## Selection
_ _ _ _

NOTE 8. RELATED PARTY TRANSACTIONS

 

Stock Purchase Agreement

 

On November 9, 2016, Vivos Holdings, LLC, the former owner of MMG, acquired 100% of MMG through a stock acquisition exchange for a purchase price of $1,750, of which $1,400 was paid at settlement with proceeds from MMG. The Vivos Debtors subsequently entered into a promissory note receivable with MMG for the full stock purchase price. Between 2018 to present there was $2,217 in additional borrowings.

 

Related Party Notes Receivable

 

The Company has several notes receivable from related parties. Prior to the Merger, Vivos Holdings collaborated on a share swap of MMG for other Vivos companies with individuals who included, but were not limited to, Dr. Doki, Shirisha Janumpally (“Mrs. Janumpally”), wife of Dr. Doki, Kalyan Pathuri (“Mr. Pathuri”) husband of Silvija Valleru, Igly Trust, and Judos Trust. These parties also have common ownership combinations in a number of other entities: Vivos Holdings, LLC. Vivos Real Estate Holdings, LLC (“VREH”), Vivos Holdings, Inc., Vivos Group, Vivos Acquisitions, LLC., and Federal Systems, LLC, which are collectively referred to as the “Vivos Group.”

 

The table below is a summary of Vivos Group related party notes receivable which, as of September 30, 2024, totals $5,827.

 

Note Description  Acquisition Loan to Vivos, LLC   Interco Loan to Vivos Real Estate, LLC   Tax Note   Total Notes Receivable 
Origination date  November 9, 2016   November 15, 2017   September 15, 2019     
Original borrowed amount  $1,400   $772   $750   $- 
                     
Balance on December 31, 2021  $3,383   $812   $790   $4,985 
Additional borrowings   34    -    -    34 
Accrued interest   167    45    20    232 
Balance on December 31, 2022  $3,584   $857   $810   $5,251 
Repayments   (19)   -    -    (19)
Accrued interest   200    49    20    269 
Balance on December 31, 2023  $3,765   $906   $830   $5,501 
Accrued interest   292    69    65    426 
Repayments   (9)   (91)   -    (100)
Balance on September 30, 2024  $4,048   $884   $895   $5,827 

 

 

RELIABILITY INCORPORATED AND SUBSIDIARY

NOTES TO UNAUDITED CONDENSED CONSOLIDATED FINANCIAL STATEMENTS

September 30, 2024

(amounts in thousands, except per share data)

 

In June 2023, VREH was able to sell the property at 22 Baltimore Road, in Rockville, Maryland, leaving the Company with no liability with respect to the building that MMG was signed as a guarantor without managements knowledge in 2017. The Company was entitled to cash in the amount of $91 as a result of the bankruptcy proceedings and sale of the building, which we received on August 31, 2024. The $91 credit was applied to Vivos debt to MMG, thus lowering the balance, as evidenced in table above on “Repayments” line.

 

Related Party Relationships

 

On October 29, 2019, prior to the Merger, Naveen Doki and Silvija Valleru became beneficial owners of Company Common Stock, equal to approximately 69% and 17% of the total number of shares of the Company’s Common Stock outstanding after giving effect to the Merger, respectively.

_ _ _ _

## Given records
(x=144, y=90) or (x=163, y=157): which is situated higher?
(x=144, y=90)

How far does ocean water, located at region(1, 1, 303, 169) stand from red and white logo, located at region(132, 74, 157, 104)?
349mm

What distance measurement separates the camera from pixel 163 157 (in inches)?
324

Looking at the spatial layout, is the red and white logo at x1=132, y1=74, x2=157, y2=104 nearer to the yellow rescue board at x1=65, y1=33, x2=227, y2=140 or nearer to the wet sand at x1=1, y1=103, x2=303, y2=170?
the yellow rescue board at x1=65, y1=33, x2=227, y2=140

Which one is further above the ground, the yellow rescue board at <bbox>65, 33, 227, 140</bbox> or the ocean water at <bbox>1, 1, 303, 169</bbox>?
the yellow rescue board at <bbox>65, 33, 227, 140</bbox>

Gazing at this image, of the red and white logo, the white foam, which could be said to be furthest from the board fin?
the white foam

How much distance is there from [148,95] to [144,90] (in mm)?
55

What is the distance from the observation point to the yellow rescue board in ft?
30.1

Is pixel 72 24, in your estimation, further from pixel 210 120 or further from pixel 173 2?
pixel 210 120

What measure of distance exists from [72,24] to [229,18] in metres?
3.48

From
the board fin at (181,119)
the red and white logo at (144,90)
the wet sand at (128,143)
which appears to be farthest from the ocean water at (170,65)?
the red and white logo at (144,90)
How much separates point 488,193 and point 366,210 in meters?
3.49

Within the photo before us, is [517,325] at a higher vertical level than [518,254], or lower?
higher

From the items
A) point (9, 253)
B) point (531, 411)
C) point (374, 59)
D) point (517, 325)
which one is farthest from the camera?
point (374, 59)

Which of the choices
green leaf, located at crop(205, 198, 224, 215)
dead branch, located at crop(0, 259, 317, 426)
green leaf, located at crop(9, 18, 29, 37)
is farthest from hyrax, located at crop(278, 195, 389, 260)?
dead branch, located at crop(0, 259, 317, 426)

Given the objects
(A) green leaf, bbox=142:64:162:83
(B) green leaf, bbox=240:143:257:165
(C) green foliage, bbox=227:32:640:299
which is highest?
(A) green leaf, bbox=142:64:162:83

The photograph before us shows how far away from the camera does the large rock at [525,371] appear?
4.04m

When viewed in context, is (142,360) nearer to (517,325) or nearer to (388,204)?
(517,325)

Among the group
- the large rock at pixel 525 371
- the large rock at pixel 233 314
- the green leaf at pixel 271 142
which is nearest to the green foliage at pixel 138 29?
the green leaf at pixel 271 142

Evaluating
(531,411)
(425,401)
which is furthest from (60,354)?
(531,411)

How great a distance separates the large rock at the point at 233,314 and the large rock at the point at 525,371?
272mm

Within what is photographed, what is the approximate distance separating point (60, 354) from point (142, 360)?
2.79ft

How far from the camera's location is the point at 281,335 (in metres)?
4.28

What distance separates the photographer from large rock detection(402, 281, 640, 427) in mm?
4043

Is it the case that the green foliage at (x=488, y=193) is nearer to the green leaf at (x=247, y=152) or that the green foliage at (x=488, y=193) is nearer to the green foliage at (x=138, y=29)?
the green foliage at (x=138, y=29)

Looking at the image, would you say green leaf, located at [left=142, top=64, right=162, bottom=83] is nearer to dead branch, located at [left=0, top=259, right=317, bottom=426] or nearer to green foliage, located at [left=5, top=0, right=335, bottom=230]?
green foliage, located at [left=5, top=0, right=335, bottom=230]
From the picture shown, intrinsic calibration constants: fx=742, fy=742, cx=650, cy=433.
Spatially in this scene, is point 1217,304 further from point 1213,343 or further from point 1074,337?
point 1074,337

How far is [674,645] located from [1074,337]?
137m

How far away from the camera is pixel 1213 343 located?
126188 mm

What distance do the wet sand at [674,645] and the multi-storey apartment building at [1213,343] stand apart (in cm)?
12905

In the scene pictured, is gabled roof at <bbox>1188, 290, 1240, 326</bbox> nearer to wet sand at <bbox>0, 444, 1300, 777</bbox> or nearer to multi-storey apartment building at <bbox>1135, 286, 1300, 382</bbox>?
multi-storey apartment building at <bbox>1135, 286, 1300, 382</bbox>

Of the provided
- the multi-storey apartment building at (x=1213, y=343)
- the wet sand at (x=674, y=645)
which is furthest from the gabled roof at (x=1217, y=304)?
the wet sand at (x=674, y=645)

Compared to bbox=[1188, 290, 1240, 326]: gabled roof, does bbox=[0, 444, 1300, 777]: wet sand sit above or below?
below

_ _ _ _

## Problem set
- 1) In the related party note, what is the origination date of the Tax Note?
- 2) Pick up the related party note right after its final sentence and keep writing.
The listing is separate material and has nothing to do with the related party note.

## Exercise answers
- 1) September 15, 2019.

- 2)
At the present time, the Vivos Group shall not be entitled to vote any of their shares in Reliability at any annual or special meetings of the shareholders. A Receiver is empowered to recover the awards by seizing shares of the Company held by Dr. Naveen Doki and his affiliates, the Vivos Group. Once the judgments in favor of Reliability are satisfied, the restrictions on the rights of the Vivos Group shareholders imposed by the Award shall be lifted.

 

In the summer of 2019, prior to the Merger, MMG entered into a Securities Purchase Agreement with several parties including CEO Nick Tsahalis (“Mr. Tsahalis”), CFO Mark Speck (“Mr. Speck”), both officers and then directors of the Company, and Hawkeye Enterprises (“Hawkeye”), a company owned and controlled by Mr. Speck. The convertible promissory notes signed by Mr. Tsahalis and Mr. Speck afforded them both common shares of Reliability based on the initial principal amounts of $100 each. Mr. Tsahalis, Mr. Speck, and Hawkeye also received Warrants to purchase 16,323, 81,616, and 81,616 shares, respectively, (on a post-Merger basis) of the Company Common Stock.

 

On October 17, 2024, the entire warrant value associated with ten 2019 convertible promissory notes expired. (See also Subsequent Events in Note 10).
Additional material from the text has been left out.